Cross The Ages vend également des NFTs, en quoi est-ce différent des autres ?
Ils ont effectivement vendu des NFTs, mais ce n’est pas arrivé au même stade du développement. Lorsque Cross The Ages en a proposé, le jeu était déjà là. Les recettes ont permis de l’améliorer et de l’emmener vers une version encore plus réussie, mais il y avait déjà beaucoup de concret avant. Qui a cette pratique dans le Web3 ? Pas grand monde… De nombreux projets comptent sur la communauté pour se financer sans avoir l'ébauche d’un jeu.
Où faut-il placer le curseur entre l’expérience ludique et l’innovation ?

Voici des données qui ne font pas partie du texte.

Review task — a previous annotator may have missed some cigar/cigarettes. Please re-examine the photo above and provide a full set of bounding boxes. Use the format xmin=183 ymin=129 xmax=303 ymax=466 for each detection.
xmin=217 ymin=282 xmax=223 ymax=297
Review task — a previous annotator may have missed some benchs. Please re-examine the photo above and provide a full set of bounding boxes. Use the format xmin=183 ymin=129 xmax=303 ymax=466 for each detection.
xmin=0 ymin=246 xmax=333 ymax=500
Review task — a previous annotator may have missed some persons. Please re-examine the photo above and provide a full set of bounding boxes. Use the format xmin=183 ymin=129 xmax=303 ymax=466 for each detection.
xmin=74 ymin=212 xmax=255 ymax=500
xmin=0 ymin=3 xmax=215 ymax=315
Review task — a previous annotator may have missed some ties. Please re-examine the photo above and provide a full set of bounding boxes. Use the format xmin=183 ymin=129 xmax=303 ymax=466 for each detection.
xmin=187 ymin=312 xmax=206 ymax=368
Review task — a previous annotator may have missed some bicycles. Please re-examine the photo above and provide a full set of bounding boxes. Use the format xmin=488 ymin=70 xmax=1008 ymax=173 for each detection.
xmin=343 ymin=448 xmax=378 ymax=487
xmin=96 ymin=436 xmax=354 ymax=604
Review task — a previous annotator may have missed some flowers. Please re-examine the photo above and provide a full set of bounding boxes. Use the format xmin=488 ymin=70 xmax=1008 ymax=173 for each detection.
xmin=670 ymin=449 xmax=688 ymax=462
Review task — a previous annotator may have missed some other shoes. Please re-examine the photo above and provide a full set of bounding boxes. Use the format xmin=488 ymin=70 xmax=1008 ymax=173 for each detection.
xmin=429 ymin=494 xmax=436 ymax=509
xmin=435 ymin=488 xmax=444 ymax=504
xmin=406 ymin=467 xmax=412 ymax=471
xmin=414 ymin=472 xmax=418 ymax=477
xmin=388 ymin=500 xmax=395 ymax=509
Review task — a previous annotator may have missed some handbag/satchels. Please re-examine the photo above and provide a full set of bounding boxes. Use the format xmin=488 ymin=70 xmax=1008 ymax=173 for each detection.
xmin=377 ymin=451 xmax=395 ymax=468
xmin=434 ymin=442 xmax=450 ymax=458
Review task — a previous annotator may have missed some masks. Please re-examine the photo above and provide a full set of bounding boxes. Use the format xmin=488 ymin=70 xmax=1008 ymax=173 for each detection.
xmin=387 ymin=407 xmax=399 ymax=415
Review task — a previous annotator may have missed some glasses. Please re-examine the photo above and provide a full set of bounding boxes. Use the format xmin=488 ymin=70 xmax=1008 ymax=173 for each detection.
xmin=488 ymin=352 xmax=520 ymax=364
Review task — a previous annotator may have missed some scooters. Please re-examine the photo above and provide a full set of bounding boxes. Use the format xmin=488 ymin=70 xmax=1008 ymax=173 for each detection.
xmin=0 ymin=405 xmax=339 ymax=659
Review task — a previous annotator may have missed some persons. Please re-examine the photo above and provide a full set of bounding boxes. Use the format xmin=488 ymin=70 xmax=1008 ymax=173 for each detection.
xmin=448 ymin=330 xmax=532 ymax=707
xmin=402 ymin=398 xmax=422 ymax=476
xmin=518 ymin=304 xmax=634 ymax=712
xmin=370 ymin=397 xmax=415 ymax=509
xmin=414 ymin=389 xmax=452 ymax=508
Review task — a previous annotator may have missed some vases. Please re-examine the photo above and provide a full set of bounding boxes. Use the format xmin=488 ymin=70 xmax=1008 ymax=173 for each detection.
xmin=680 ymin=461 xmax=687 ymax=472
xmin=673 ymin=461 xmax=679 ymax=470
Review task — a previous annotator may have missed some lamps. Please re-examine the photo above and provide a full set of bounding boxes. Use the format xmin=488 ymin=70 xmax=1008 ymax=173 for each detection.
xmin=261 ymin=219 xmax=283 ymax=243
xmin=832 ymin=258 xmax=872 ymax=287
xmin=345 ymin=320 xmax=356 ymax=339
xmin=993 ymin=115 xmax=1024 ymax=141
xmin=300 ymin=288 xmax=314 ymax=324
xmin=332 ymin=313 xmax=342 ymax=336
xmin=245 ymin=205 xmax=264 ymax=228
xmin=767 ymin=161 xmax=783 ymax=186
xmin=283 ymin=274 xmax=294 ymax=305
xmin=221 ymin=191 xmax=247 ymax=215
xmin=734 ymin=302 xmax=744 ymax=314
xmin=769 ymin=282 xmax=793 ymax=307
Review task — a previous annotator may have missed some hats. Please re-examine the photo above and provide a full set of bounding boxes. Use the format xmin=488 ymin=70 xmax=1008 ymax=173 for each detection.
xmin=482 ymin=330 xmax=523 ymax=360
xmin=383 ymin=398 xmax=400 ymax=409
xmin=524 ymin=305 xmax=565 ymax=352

Depuis le début nous déclarons qu’il faut d’abord des vrais jeux. Ce n’est que dans une seconde étape que le Web3 pourra apporter des fonctionnalités intéressantes. Néanmoins, il est crucial que des start-up Web3 continuent d’explorer les possibilités offertes par le gaming on-chain. C’est très pointu et ça n’intéressera pas beaucoup de monde, mais il y a des voies à creuser dans le gaming décentralisé. En ce sens, les projets d’Autonomous Worlds sont vraiment passionnants.
Qu’est-ce qui empêche d’avoir des jeux réellement décentralisés dans leur fonctionnement ?
La technologie permet désormais de développer des projets on-chain plus solides, mais nous sommes encore loin des standards des jeux traditionnels.
Quand pourra-t-on voir du Web3 dans des grandes licences ?
Pas avant cinq ans je pense. En revanche, on devrait probablement assister plus tôt à l'émergence de nouvelles belles licences issues du monde Web3. C’est tout ce que je souhaite à des jeux très ambitieux comme Shrapnel ou Star Atlas. De très bons jeux indépendants sont sortis ces dernières années, donc cela montre que c’est possible.
Quelles sont les difficultés rencontrées par les géants du gaming traditionnels ?
Il y a d’abord un problème d’accès au monde de la crypto, car avant de pouvoir acheter le NFT d’un jeu il faut avoir un wallet et que celui-ci soit chargé en cryptos. Imaginez le parcours de l’utilisateur qui doit se créer un compte sur une bourse de cryptos, acheter le montant nécessaire, avant de pouvoir vraiment jouer. Ce n’est pas du tout satisfaisant en termes d’expérience. Et quand on voit ce qui s’est passé autour de la faillite de la plateforme d’échange FTX, cela montre que ce n’est pas un monde pour les joueurs. Même si certains s’intéressent aux cryptos, on ne peut pas dire que ce soit la majorité. Et en tant qu’Ubisoft, on doit proposer un environnement très sécurisé à nos joueurs. Mais les choses bougent : je trouve que les concepts “direct to NFT” ou “NFT checkout” (qui permettent d'acquérir des NFTs avec une simple carte bancaire) comme on le voit désormais sur Sorare, sont une grande avancée.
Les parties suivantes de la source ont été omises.